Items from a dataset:
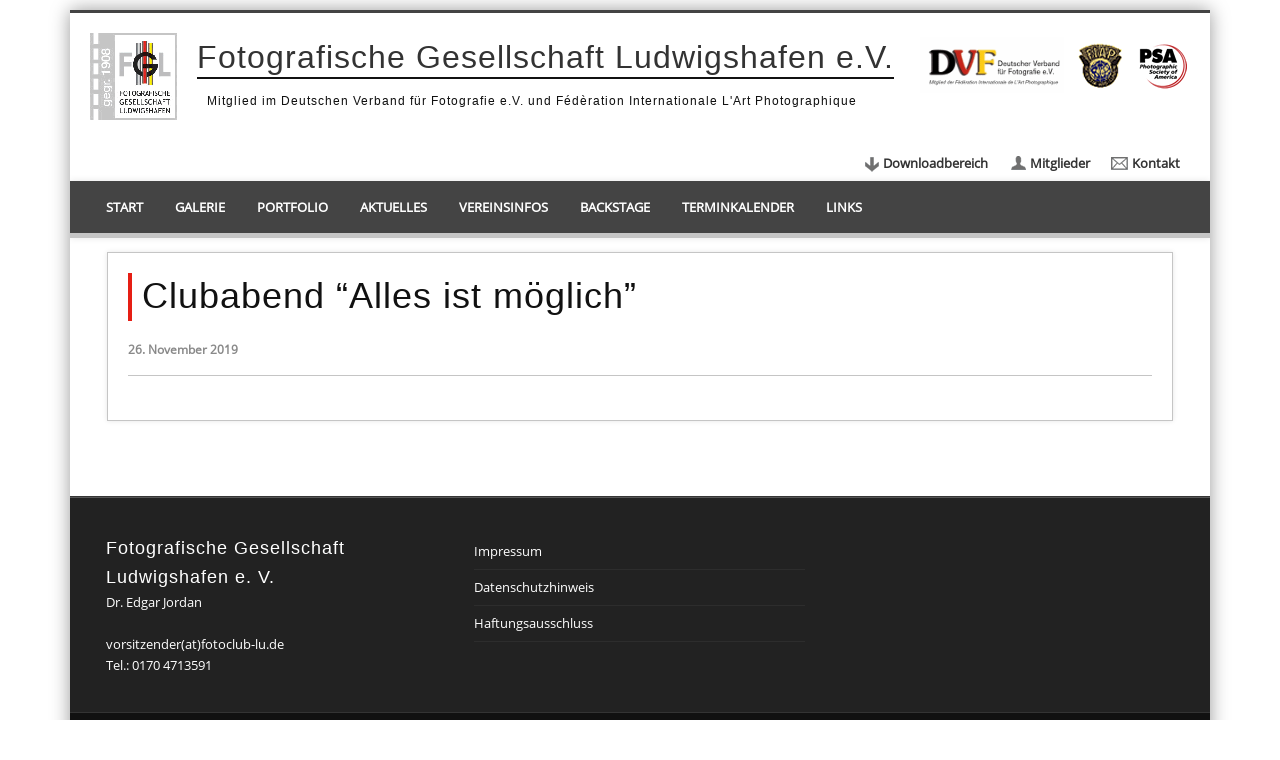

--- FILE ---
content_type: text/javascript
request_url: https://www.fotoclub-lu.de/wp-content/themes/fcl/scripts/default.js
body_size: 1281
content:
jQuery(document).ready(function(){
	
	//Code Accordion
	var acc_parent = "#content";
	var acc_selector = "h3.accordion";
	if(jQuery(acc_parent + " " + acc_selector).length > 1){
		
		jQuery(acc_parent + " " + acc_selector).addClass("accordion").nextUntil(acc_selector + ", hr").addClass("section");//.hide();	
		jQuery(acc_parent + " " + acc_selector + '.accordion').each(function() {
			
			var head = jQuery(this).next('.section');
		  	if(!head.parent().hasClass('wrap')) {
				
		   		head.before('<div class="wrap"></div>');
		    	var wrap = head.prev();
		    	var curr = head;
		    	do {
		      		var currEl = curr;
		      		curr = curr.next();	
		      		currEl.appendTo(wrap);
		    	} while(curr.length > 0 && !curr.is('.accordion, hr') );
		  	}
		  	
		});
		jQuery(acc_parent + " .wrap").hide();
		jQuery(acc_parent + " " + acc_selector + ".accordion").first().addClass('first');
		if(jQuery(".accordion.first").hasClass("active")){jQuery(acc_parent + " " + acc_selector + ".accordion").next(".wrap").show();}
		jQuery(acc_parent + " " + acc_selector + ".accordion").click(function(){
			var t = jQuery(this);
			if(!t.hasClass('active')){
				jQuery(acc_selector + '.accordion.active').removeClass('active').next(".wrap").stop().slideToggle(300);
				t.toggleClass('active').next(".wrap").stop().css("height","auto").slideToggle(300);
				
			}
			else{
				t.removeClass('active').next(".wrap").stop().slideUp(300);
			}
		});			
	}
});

---

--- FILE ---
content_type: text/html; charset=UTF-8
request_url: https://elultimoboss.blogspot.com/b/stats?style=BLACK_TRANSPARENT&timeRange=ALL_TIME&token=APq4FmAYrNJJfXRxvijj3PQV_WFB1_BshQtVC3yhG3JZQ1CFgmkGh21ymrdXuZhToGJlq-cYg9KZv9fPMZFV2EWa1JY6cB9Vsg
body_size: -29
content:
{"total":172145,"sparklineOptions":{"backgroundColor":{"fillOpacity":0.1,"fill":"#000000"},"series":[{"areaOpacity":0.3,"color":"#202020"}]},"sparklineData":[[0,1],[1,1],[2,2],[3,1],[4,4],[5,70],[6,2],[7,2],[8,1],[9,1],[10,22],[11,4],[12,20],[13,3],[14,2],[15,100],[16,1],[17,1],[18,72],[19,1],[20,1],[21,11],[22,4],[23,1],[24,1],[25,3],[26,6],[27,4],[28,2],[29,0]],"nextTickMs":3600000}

* * *

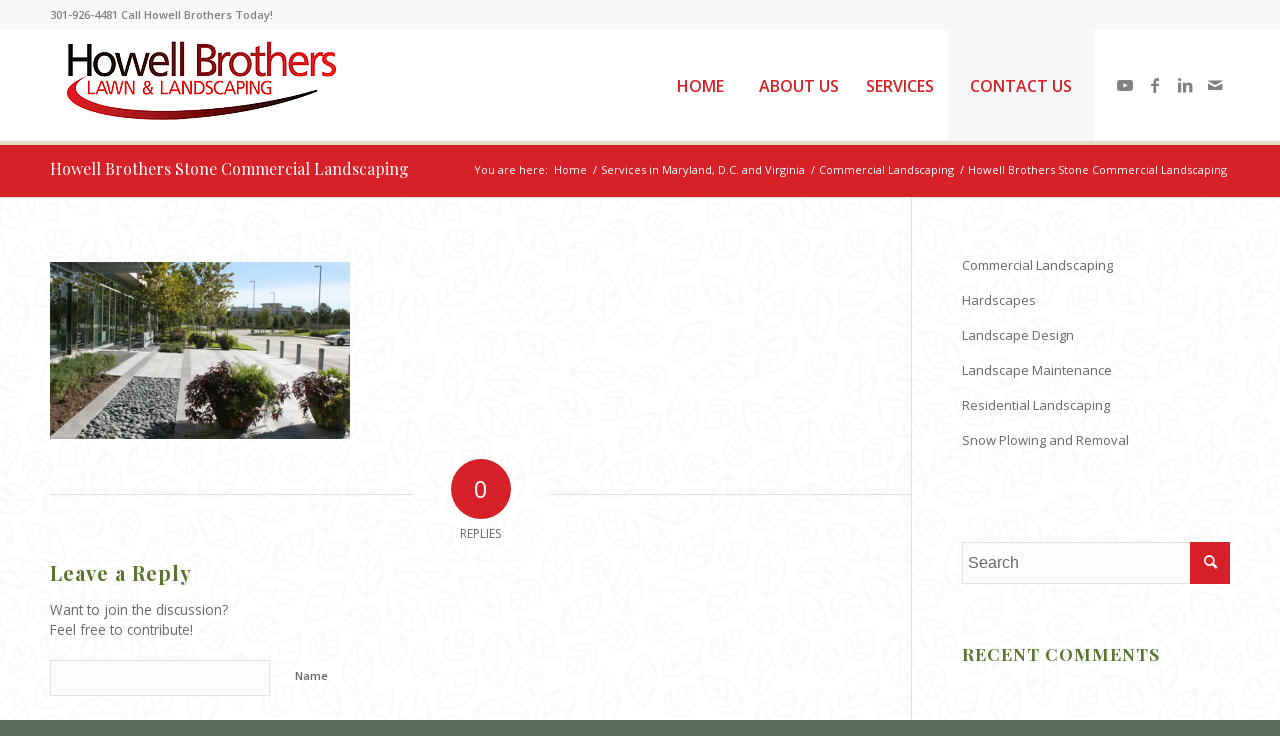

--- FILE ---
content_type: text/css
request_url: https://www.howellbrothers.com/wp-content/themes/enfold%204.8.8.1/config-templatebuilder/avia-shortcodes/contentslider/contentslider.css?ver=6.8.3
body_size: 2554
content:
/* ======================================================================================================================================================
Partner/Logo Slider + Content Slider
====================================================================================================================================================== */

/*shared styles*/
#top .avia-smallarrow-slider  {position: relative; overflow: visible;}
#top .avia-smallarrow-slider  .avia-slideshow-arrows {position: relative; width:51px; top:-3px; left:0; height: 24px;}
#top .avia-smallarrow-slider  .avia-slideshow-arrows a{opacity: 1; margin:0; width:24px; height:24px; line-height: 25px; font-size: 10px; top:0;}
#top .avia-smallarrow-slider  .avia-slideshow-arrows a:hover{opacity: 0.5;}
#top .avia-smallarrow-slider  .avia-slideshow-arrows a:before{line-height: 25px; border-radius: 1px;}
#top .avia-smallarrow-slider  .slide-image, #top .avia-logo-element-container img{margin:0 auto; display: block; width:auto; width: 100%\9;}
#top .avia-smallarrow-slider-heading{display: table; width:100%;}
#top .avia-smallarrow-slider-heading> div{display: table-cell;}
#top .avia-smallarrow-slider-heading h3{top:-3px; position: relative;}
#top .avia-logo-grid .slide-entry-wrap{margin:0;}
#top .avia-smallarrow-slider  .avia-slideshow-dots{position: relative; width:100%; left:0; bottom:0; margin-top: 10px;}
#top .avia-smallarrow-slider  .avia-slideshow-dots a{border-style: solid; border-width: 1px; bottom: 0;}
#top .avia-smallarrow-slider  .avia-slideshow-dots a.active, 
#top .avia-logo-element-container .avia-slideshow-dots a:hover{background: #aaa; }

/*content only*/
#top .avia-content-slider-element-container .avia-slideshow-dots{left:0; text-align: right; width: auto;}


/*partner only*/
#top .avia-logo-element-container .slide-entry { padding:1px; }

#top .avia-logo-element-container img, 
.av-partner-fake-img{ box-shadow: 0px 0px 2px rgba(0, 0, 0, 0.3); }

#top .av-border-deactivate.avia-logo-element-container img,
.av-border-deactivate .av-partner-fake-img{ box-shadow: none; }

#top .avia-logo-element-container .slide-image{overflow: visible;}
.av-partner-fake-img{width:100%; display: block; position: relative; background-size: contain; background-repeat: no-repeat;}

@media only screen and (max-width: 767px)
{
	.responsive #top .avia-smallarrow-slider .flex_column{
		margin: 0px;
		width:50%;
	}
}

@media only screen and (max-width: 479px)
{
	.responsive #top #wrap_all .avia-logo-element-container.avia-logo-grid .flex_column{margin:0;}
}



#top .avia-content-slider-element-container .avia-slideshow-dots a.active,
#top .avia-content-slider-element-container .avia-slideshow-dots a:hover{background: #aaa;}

HOW TO COMPLETE THIS TASK - Note every line above where the string "bottom" shows up, and copy those lines.

WRITTEN RESPONSE -
#top .avia-smallarrow-slider  .avia-slideshow-dots{position: relative; width:100%; left:0; bottom:0; margin-top: 10px;}
#top .avia-smallarrow-slider  .avia-slideshow-dots a{border-style: solid; border-width: 1px; bottom: 0;}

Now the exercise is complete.